(1.) The parties are both in the academic field. Harbans Singh appellant is a Professor, while the wife Shrimati Kuldip Kaur, respondent, is a teachress. A petition under section 13 of the Hindu Marriage Act, 1955 (hereinafter referred to as the Act) for dissolution of the marriage by a decree of divorce was filed by the appellant against the respondent and the matter was tried in the Court of the Additional District Judge, Ludhiana. After considering the various aspects of the case, the learned Additional District Judge decided the only issue framed in the case against the appellant holding that he had failed to satisfy the Court that the respondent had deserted him. The petition of the appellant was, therefore, dismissed. The present appeal by the husband is directed against the said decision of the Additional District Judge, Ludhiana.
(2.) There is no gain-saying that under the amended Act, desertion of a petition by the opposite party for a continuous period of not less than two years immediately preceding the presentation of the petition is now a ground for the dissolution of the marriage by a decree of divorce. This was not so before the amending Act and at that time this ground merely entitled the petitioner to a decree for judicial separation. The present petition has been obviously filed after the coming into force the amended Act, with a view to take benefit of the amended provision noticed above.
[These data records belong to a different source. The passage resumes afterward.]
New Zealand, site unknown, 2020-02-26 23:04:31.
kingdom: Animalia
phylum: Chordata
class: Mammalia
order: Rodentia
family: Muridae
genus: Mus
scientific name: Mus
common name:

(3.) Not much useful purpose would he served to reproduce the allegations contained in the petition filed by the appellant and the counter- allegations levelled by the respondent in her written statement. Suffice it to say that according to the appellant the respondent had left his house and had started living with her parents (in the same town) and in spite of his best efforts to bring her back, she failed to return to him for about 2-1/2 years, which fact tantamounts to her deserting him. The respondent, on the other hand set up a dual and some what conflicting stand by contending firstly that she had been turned out of the house by the appellant in her bare clothes on June 14, 1973 after administering her a beating. She then lodged a report about this incident at Police Station Division No. 3 Ludhiana. In the same breath, she has tried to allege that the marriage of her real younger sister was scheduled to be held on June 17, 1973 and she had gone from the house of the appellant on June 14, 1973 in connection with that marriage. Thereafter, she did not return to the appellant and the reason which has been explained by her learned counsel during the course of the arguments in this appeal (and not in her own written statement) is that as the appellant did not attend the marriage of the respondent's sister on June 17, 1973 she was justified in not going back to his house. Both the parties also led some evidence making allegations and counter-allegations that they had tried to re-settle with each other but it was the other party who had frustrated these efforts. Several other facts mentioned in the pleadings hardly need notice as they are not material to the determination of the present controversy. In regard to efforts for reconciliation, it may he stated that Mr. Sukhpat Rai Wadehra, Advocate, was appointed by the trial Court as a Local Commissioner to make efforts for reconciliation between the parties but the said Local Commissioner failed in his efforts and made a brief report to the trial Court. In the present appeal when the matter was heard at the motion stage by the Bench on February 20, 1978, both the parties were present in person and the order recorded by the Bench is that reconciliation could not be effected.